Philanthropist elected first Slovak president with no communist past

Philanthropist elected first Slovak president with no communist past

BRATISLAVA - Agence France-Presse

51-year-old Kiska will be Slovakia's first president since independence in 1993 without a past in the Communist party. REUTERS Photo

Political newcomer and millionaire Andrej Kiska emerged out of nowhere to win a landslide in Saturday's presidential run-off, preventing veteran leftist Slovak Prime Minister Robert Fico from tightening his grip on power.
     
A non-aligned centrist who made his fortune in the consumer-credit business, the 51-year-old Kiska will be Slovakia's first president since independence in 1993 without a past in the Communist party.
      
"I want to re-establish the people's trust in the office of president," Kiska said in a victory speech at his campaign headquarters in the capital Bratislava.        

The millionaire-turned-philanthropist who has given away most of his fortune to charity also vowed to "make politics more human."       

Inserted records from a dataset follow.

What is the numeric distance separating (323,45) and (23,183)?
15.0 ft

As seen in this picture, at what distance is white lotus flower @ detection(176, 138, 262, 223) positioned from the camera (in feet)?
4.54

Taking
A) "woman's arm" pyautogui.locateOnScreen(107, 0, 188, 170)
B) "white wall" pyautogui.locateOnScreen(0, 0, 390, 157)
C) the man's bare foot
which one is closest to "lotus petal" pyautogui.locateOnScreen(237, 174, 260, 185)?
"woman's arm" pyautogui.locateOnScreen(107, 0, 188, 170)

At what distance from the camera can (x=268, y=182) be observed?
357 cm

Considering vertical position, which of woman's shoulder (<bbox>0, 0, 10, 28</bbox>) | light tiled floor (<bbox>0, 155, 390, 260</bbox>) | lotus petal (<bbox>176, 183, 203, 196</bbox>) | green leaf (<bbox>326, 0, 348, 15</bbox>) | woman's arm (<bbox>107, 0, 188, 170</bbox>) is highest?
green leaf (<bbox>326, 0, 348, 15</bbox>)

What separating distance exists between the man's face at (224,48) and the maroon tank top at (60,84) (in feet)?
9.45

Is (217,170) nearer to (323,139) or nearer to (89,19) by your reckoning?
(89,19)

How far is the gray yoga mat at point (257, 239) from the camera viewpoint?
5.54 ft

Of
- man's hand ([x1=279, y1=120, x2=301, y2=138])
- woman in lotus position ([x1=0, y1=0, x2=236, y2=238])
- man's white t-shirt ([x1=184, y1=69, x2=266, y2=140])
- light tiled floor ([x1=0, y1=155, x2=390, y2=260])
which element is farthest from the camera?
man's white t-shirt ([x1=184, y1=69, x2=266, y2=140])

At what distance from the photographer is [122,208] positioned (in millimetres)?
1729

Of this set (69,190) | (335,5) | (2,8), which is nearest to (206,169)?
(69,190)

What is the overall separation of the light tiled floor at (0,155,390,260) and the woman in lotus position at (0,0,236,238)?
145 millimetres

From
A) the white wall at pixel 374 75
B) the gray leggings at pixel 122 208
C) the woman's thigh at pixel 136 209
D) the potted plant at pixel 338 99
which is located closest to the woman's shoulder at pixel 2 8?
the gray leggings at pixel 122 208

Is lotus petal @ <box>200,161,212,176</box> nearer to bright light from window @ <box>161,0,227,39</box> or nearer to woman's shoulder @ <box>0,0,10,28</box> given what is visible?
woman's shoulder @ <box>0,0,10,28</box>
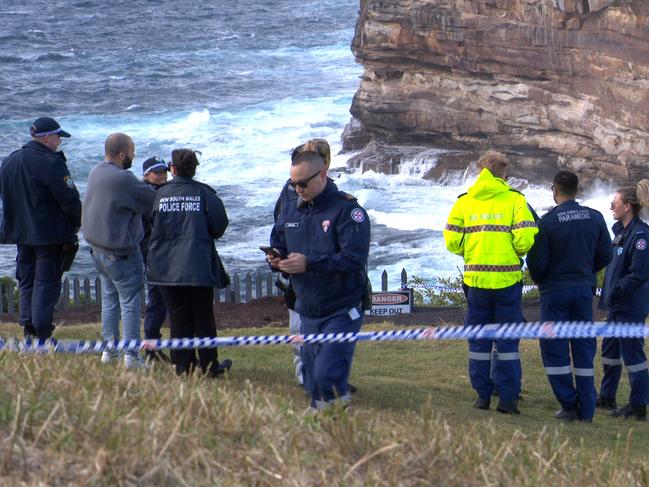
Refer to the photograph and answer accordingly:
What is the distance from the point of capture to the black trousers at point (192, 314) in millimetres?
8781

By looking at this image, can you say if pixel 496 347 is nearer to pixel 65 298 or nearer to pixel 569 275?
pixel 569 275

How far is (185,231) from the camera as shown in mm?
8539

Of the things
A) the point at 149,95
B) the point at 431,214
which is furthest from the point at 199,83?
the point at 431,214

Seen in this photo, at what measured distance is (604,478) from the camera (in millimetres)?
5617

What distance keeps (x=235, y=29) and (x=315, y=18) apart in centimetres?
612

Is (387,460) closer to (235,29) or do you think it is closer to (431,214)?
(431,214)

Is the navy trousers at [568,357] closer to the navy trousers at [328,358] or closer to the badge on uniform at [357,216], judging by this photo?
the navy trousers at [328,358]

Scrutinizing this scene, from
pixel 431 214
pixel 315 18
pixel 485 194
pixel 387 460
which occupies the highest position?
pixel 315 18

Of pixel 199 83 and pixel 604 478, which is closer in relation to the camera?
pixel 604 478

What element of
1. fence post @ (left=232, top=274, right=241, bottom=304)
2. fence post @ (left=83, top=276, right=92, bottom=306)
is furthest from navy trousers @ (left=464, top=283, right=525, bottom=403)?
fence post @ (left=83, top=276, right=92, bottom=306)

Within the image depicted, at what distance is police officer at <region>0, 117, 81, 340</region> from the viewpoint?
9.21 meters

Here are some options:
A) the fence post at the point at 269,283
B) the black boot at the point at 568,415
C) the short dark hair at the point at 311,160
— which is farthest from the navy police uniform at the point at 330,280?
the fence post at the point at 269,283

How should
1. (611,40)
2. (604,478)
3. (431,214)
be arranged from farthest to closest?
(431,214) < (611,40) < (604,478)

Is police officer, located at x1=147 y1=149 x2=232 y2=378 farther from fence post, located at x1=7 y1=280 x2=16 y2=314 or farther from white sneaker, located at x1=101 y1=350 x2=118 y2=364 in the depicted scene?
fence post, located at x1=7 y1=280 x2=16 y2=314
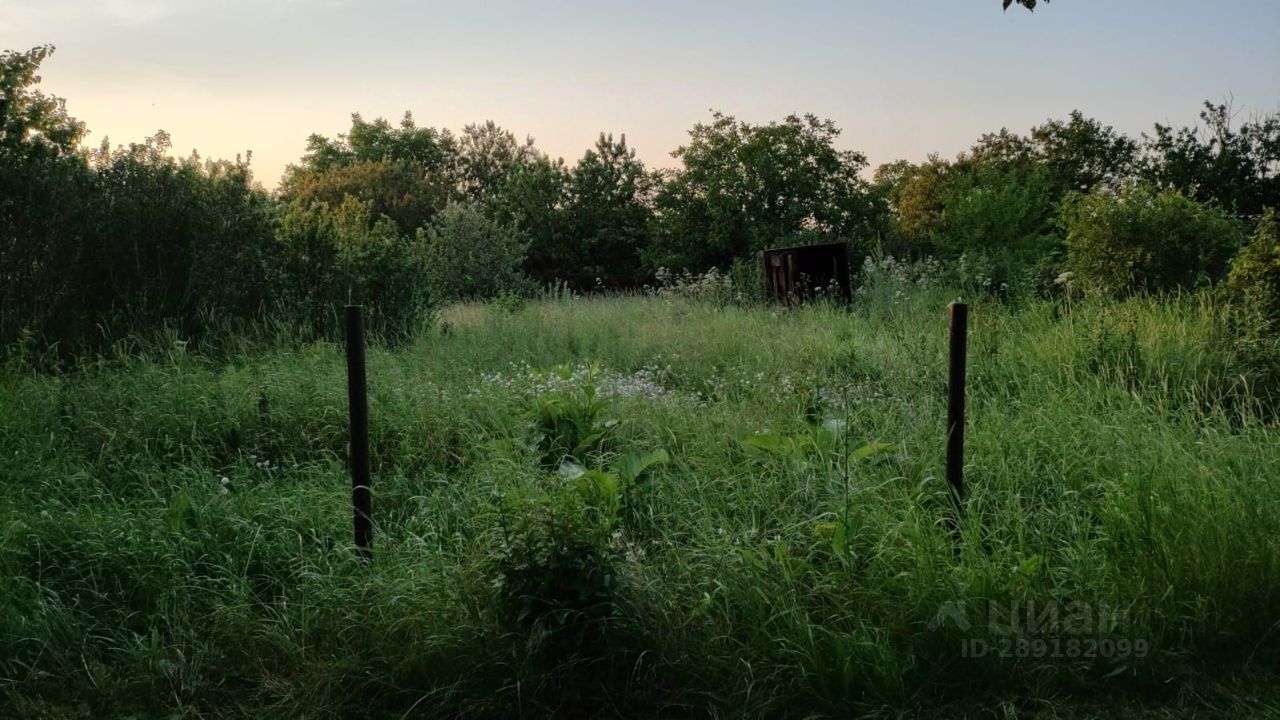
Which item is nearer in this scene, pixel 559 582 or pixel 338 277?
pixel 559 582

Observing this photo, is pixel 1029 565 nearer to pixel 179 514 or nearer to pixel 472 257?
pixel 179 514

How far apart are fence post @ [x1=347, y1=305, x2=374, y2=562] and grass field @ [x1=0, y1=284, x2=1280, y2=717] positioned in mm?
141

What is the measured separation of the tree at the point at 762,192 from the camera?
2506cm

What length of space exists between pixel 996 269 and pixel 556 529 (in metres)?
13.2

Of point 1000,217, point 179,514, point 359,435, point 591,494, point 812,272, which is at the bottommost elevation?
point 179,514

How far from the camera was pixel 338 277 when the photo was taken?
1042cm

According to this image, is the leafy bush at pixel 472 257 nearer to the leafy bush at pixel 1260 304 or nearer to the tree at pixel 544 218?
the tree at pixel 544 218

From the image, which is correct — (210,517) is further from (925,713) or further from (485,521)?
(925,713)

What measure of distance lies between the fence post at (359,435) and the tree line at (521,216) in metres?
5.75

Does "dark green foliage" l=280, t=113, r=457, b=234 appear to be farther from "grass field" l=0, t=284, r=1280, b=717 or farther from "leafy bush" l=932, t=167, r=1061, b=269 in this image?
"grass field" l=0, t=284, r=1280, b=717

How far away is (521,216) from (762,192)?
26.4 feet

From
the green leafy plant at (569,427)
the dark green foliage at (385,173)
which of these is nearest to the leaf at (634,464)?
the green leafy plant at (569,427)

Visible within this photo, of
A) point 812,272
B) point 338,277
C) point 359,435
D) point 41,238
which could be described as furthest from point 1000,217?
point 359,435

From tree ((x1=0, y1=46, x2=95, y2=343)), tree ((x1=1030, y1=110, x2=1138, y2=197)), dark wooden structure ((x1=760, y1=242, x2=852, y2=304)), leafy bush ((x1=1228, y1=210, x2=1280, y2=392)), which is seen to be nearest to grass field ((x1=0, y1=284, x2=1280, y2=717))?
leafy bush ((x1=1228, y1=210, x2=1280, y2=392))
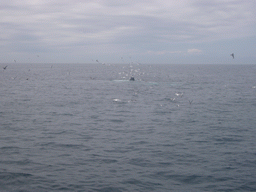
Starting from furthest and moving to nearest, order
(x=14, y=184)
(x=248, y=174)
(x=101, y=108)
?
(x=101, y=108) < (x=248, y=174) < (x=14, y=184)

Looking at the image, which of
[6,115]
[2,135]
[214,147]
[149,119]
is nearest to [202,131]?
[214,147]

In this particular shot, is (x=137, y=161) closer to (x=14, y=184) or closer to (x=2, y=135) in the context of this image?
(x=14, y=184)

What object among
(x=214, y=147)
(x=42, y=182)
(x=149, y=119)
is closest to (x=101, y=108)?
(x=149, y=119)

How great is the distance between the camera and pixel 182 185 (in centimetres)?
1567

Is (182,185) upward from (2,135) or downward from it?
downward

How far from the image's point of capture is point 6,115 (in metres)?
33.6

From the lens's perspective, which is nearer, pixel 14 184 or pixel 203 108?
pixel 14 184

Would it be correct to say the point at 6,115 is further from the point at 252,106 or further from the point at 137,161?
the point at 252,106

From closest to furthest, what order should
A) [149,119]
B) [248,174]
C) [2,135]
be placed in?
1. [248,174]
2. [2,135]
3. [149,119]

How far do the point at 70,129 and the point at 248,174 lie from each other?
16558 mm

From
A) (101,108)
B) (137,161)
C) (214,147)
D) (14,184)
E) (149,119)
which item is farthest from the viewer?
(101,108)

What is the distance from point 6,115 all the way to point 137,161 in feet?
69.1

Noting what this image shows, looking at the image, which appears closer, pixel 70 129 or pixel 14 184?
pixel 14 184

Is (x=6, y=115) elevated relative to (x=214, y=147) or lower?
elevated
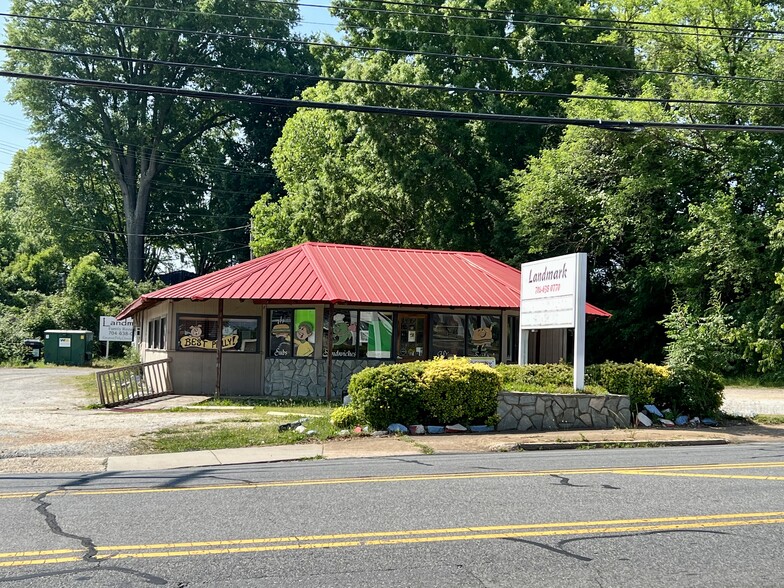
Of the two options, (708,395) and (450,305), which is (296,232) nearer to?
(450,305)

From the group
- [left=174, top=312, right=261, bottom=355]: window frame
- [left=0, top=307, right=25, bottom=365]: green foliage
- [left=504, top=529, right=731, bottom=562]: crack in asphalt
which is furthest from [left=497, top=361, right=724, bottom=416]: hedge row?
[left=0, top=307, right=25, bottom=365]: green foliage

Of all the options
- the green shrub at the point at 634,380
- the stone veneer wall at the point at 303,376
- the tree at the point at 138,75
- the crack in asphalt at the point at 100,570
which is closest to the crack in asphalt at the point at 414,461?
the crack in asphalt at the point at 100,570

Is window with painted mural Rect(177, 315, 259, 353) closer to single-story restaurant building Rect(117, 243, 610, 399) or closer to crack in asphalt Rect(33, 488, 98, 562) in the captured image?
single-story restaurant building Rect(117, 243, 610, 399)

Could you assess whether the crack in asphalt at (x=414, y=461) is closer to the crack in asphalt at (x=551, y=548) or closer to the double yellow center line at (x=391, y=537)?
the double yellow center line at (x=391, y=537)

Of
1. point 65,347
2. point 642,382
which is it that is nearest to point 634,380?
point 642,382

Fico, who will likely stay on as prime minister in the runup to a 2016 general election, conceded defeat as results showed Kiska winning a landslide.
      
Based on results from 99 percent the vote, Kiska scored 59.4 percent of the vote compared to Fico's 40.6 percent result, the election commission said.
      
"This election was a referendum on Fico and his government, and he clearly lost it," Grigorij Meseznikov, Bratislava-based analyst from the Institute for Public Affairs told AFP of the premier's failed attempt to monopolise power.
      
"The vast majority of voters have expressed their disillusion with Fico, he was unable to mobilise his core voters," he added.
      
A prospect of Smer winning control of both parliament and the presidency galvanised opponents in the ex-communist country of 5.4 million, which joined the European Union in 2004 and the eurozone in 2009.
     
Fico's party has a majority 83 seats in the 150-member parliament, with the next general election scheduled for 2016.
      
Analysts also warned that if he had taken the presidency, Fico could have tried to amend the constitution to boost presidential powers and transform the parliamentary system into a presidential one.
       Crucially, Kiska sold himself as a bulwark against a Fico power grab.
                       "I voted for Kiska to prevent Fico from winning," Denisa Angyalova told AFP as she cast her ballot earlier Saturday in a sunny Bratislava, adding: "Fico is too power-hungry and I don't want one party to rule."        Her sentiments were echoed by pensioner Stefan Horvath: "I voted for Kiska because he is not as corrupt as other politicians. He brings a breath of fresh air to politics and he understands people."        Endorsed by heavyweight European Socialists like French President Francois Hollande and European Parliament chief Martin Schulz, veteran leftist Fico, 49, had tried to cast Kiska as politically naive and out of his depth.
       But Kiska, who is widely regarded as a self-made man with a very good nose for business, capitalised on his image as a political greenhorn untainted by the kind of corruption allegations that have ravaged Slovakia's right wing.         Politics here were rocked to the core late 2011 when a secret-service file, code-named Gorilla, leaked on the Internet revealed alleged links between oligarchs from a private financial group and nearly all of the right-wing political elite.
       In the 2012 general election, angry voters ousted right-of-centre politicians and Fico won by a landslide, enabling him to form a one-party government backed by a strong independent majority in the parliament.
       "Kiska's number one goal now should be to try to unify a very polarised Slovak society," Bratislava-based analyst Eduard Chmelar told AFP, pointing to the divisive election campaign.
       "It's a new feeling to be voting for myself," said Kiska earlier Saturday as he cast his ballot in his provincial hometown of Poprad, in northern Slovakia.
       He has revealed bouts of soul-searching and having "flirted" with Judaism and Buddhism before returning to Catholicism in his autobiography titled "A Manager's Road from Hell".
       But Fico's bid to paint Kiska as an incompetent political novice dabbling in Scientology -- a claim Kiska denies -- fell flat with voters.
       The incoming president will be sworn in on June 15, when leftist incumbent Ivan Gasparovic's second term ends.
       Driven by electronics and car exports, the Slovak economy is set to expand by 2.3 percent this year.